Puis de transformer les 10.000 postes temporaires en 10.000 emplois pérennes. «Ces 10.000 prochains agents de la ville devraient se consacrer, contre une rémunération mensuelle directe, aux travaux de nettoyage, d’assainissement et embellissement de la ville. Il est question de faire de la salubrité un secteur créateur d’emplois avec des professionnels de la propreté urbaine, notamment des éboueurs, des agents d’entretien et de rénovation, des agents de propreté, des techniciens de traitement des déchets et autres conducteurs», décrit le ministre du Plan de la capitale.

Pour lui, les ONGs, actuellement principales fournisseuses des éboueurs, vont bénéficier des séries de formations professionnelles financées par l’Exécutif provincial en vue de se transformer en sociétés publiques provinciales avec, chacune, une spécialisation spécifique, suivant qu’elle évolue dans la collecte d’ordures, le traitement des déchets ou encore le transport et la transformation.

L’agenda prévoit de poursuivre cet effort, à l’entame de l’an 2 du gouvernement, par un accroissement de la mécanisation et des effectifs avec une professionnalisation et une amélioration des conditions de travail et de sécurité des agents. Puis avec les innovations technologiques et managériales, le nouvel Exécutif provincial prend le pari de porter une attention croissante aux questions écologiques et environnementales. Sheke annonce qu’un programme d’identification des sites d’installation est en train d’être examiné avec le concours des Affaires foncières.
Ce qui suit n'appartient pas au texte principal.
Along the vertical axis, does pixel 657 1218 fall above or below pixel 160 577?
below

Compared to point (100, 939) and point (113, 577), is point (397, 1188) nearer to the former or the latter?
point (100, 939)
En même temps, la ville va innover avec une taxe à déchets incorporée dans les factures de consommation d’eau et la création d’une Direction chargée de gérer les revenus et protéger l’environnement.

Défi collectif

L’opération «Coup de poing» a été conçu avec le concours d’un cabinet d’études ayant pignon sur rue, composé de plusieurs experts de la ville associés aux employés des agences des Nations unies et à tous ceux que Kinshasa compte comme spécialistes des questions de salubrité publique et environnementales. «De la réussite de cette ambitieuse réforme sur la salubrité dépendra le succès ou l’échec du mandat de Daniel Bumba, prié de ne pas laisser son Coup de poing au niveau d’un simple effet d’annonce ou en faire une opportunité d’abus comme ses prédécesseurs. Il s’agit d’un test radical et délicat. Parce que ça devrait passer ou casser, tous les soins s’imposent dans le lancement et la gestion de cette opération», conseille un député provincial de Kimbanseke, attendant «voir le gouverneur sauver le Centre technique d’enfouissement de Mpasa, le principal exutoire de la ville aujourd’hui spolié par les gros bras et les galonnés de l’Armée conduit par une dame qui se fait passer pour un membre de la famille présidentielle alors que la Banque mondiale a déjà payé des millions de dollars à certaines sociétés pour le développement de ce centre».

Les données récoltées par les experts indiquent que la ville de Kinshasa, environ 13 millions d’habitants, produit 10 000 tonnes des déchets solides  par jour lesquels proviennent  principalement des ménages, des commerces ainsi que des industries. C’est énorme.

Estimant que la propreté de la ville est un défi collecti, Jésus Noël Sheke appelle les Kinois, toutes tendances confondues, tous protocoles respectés, à soutenir leur gouverneur dans cet élan de réforme.